# [YOUR OBJECTIVE]
Output every entry exactly as written, skipping any pictures.

(Records from a collection)
———

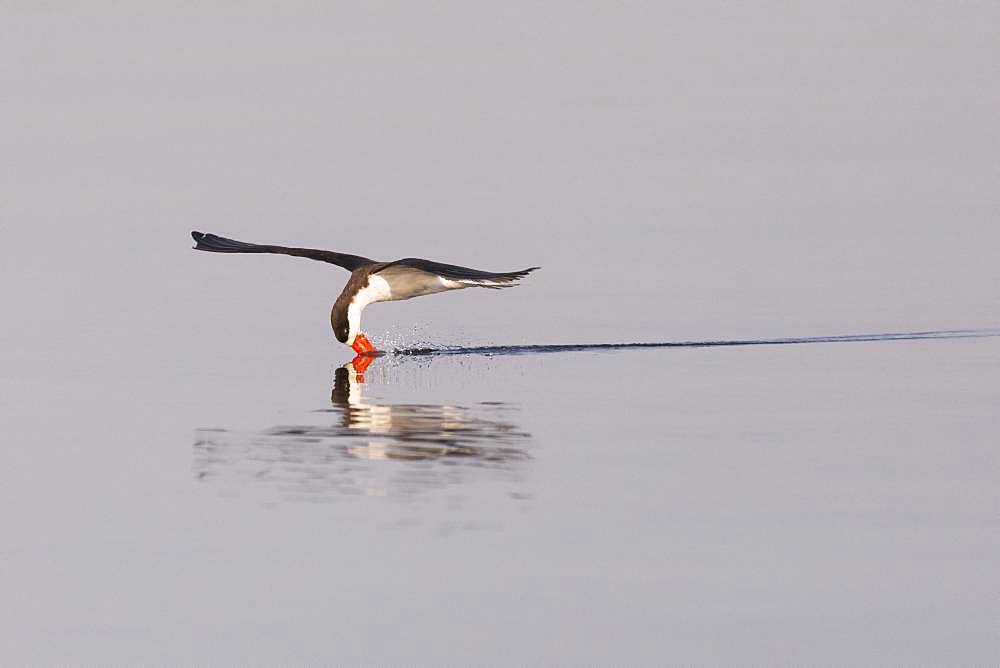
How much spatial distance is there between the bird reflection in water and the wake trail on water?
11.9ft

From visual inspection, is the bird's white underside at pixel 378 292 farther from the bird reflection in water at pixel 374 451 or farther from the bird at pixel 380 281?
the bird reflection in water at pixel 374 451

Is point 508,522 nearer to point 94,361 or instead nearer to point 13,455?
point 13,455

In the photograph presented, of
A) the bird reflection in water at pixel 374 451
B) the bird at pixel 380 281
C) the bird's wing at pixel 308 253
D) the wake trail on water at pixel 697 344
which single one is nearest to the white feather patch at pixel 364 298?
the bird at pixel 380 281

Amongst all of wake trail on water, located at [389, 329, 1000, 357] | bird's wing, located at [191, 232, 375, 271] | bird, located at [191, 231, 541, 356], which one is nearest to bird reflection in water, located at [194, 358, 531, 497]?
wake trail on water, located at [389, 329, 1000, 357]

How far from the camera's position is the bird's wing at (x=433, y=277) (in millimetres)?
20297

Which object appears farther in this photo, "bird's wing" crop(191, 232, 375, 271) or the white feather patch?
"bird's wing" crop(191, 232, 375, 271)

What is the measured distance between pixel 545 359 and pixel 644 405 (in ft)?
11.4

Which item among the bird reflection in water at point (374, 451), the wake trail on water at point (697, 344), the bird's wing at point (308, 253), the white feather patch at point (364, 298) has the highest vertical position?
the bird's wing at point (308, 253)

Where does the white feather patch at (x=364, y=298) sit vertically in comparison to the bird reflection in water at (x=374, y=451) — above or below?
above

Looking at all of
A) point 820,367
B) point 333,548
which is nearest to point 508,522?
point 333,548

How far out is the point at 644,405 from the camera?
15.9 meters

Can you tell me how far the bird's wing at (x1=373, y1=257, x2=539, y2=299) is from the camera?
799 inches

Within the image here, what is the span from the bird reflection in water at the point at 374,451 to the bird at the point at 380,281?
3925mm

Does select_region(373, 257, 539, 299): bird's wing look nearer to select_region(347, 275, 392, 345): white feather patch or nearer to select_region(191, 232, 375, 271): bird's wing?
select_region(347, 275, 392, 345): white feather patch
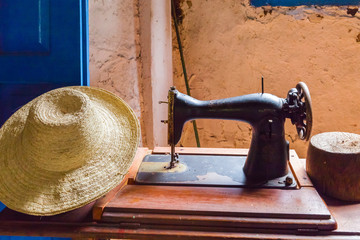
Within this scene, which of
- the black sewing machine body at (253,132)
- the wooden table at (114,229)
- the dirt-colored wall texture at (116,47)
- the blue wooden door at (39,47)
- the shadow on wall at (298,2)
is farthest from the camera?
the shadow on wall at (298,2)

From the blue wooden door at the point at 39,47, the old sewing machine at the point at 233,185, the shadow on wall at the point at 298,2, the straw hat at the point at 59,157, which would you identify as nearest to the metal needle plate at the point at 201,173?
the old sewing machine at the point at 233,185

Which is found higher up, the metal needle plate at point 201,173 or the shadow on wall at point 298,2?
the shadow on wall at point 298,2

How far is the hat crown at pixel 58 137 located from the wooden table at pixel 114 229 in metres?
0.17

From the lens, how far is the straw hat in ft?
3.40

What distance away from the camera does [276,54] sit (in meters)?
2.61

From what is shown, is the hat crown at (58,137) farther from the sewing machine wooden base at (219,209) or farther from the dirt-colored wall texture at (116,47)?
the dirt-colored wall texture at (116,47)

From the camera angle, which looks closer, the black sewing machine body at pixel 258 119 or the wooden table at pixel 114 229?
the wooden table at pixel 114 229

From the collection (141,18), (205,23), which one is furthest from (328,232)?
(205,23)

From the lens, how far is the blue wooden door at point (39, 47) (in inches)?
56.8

———

# [SOLVED PROBLEM]
How much spatial distance is there between the bird reflection in water and the wake trail on water?
11.9ft

From visual inspection, is the bird's white underside at pixel 378 292 farther from the bird reflection in water at pixel 374 451 or farther from the bird at pixel 380 281?
the bird reflection in water at pixel 374 451

Is point 508,522 nearer to point 94,361 or instead nearer to point 13,455?
point 13,455

In the photograph presented, of
A) the bird reflection in water at pixel 374 451
B) the bird at pixel 380 281
C) the bird's wing at pixel 308 253
D) the wake trail on water at pixel 697 344
which single one is nearest to the white feather patch at pixel 364 298?
the bird at pixel 380 281

Amongst all of wake trail on water, located at [389, 329, 1000, 357] | bird's wing, located at [191, 232, 375, 271] | bird, located at [191, 231, 541, 356], which one is nearest to bird reflection in water, located at [194, 358, 531, 497]?
wake trail on water, located at [389, 329, 1000, 357]

How far from the camera's position is the bird's wing at (x=433, y=277) (in millimetres)?
20297

Which object appears farther in this photo, "bird's wing" crop(191, 232, 375, 271) or the white feather patch?
"bird's wing" crop(191, 232, 375, 271)

What is the measured distance between pixel 545 359 and pixel 644 405 (in ft)?
11.4

Which item among the bird reflection in water at point (374, 451), the wake trail on water at point (697, 344), the bird's wing at point (308, 253), the white feather patch at point (364, 298) has the highest vertical position?
the bird's wing at point (308, 253)

Where does the white feather patch at (x=364, y=298) sit vertically in comparison to the bird reflection in water at (x=374, y=451) — above or below?
above

Looking at all of
A) point 820,367
B) point 333,548
which is nearest to point 508,522?
point 333,548

How far out is the point at 644,405 from the camera?
15.9 meters

Can you tell me how far the bird's wing at (x1=373, y1=257, x2=539, y2=299) is from the camera?
799 inches

Within the image here, what is the span from the bird reflection in water at the point at 374,451 to the bird at the point at 380,281?
3925mm

Does select_region(373, 257, 539, 299): bird's wing look nearer to select_region(347, 275, 392, 345): white feather patch or nearer to select_region(191, 232, 375, 271): bird's wing?
select_region(347, 275, 392, 345): white feather patch
Within this scene, which of
- the black sewing machine body at (253,132)
- the wooden table at (114,229)
- the dirt-colored wall texture at (116,47)
- the blue wooden door at (39,47)
- the shadow on wall at (298,2)
is farthest from the camera?
the shadow on wall at (298,2)

From the blue wooden door at the point at 39,47, the old sewing machine at the point at 233,185, the shadow on wall at the point at 298,2, the straw hat at the point at 59,157, which would you identify as nearest to the metal needle plate at the point at 201,173?
the old sewing machine at the point at 233,185

Which is found higher up, the metal needle plate at point 201,173 or the shadow on wall at point 298,2?
the shadow on wall at point 298,2

How far is the hat crown at pixel 58 137 located from the wooden table at pixel 114 229 in metres?
0.17

From the lens, how far is the straw hat in ft?
3.40

What distance away from the camera does [276,54] sit (in meters)?
2.61

From what is shown, is the hat crown at (58,137) farther from the sewing machine wooden base at (219,209) or farther from the dirt-colored wall texture at (116,47)?
the dirt-colored wall texture at (116,47)

From the camera angle, which looks closer, the black sewing machine body at pixel 258 119 or the wooden table at pixel 114 229?
the wooden table at pixel 114 229

From the collection (141,18), (205,23), which one is furthest from (328,232)?
(205,23)

From the lens, how far is the blue wooden door at point (39, 47) (in inches)?
56.8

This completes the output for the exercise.